## Data entries
- - - -
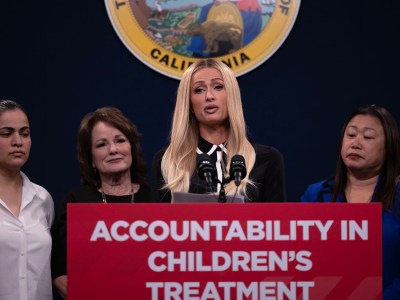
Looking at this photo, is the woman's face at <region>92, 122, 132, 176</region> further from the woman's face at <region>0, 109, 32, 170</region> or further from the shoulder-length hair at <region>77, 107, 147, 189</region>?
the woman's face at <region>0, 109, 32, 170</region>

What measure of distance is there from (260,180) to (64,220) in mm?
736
- - - -
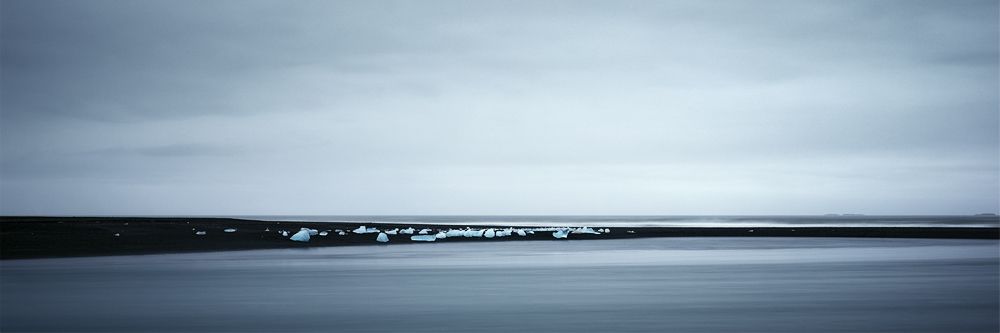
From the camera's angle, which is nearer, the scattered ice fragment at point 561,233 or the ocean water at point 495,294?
- - - -
## Task prompt
Pull out every line from the data above that contains the word "face".

## Written solution
Looking at this photo, is the woman's face at <region>92, 122, 132, 176</region> further from the woman's face at <region>0, 109, 32, 170</region> or further from the shoulder-length hair at <region>77, 107, 147, 189</region>?
the woman's face at <region>0, 109, 32, 170</region>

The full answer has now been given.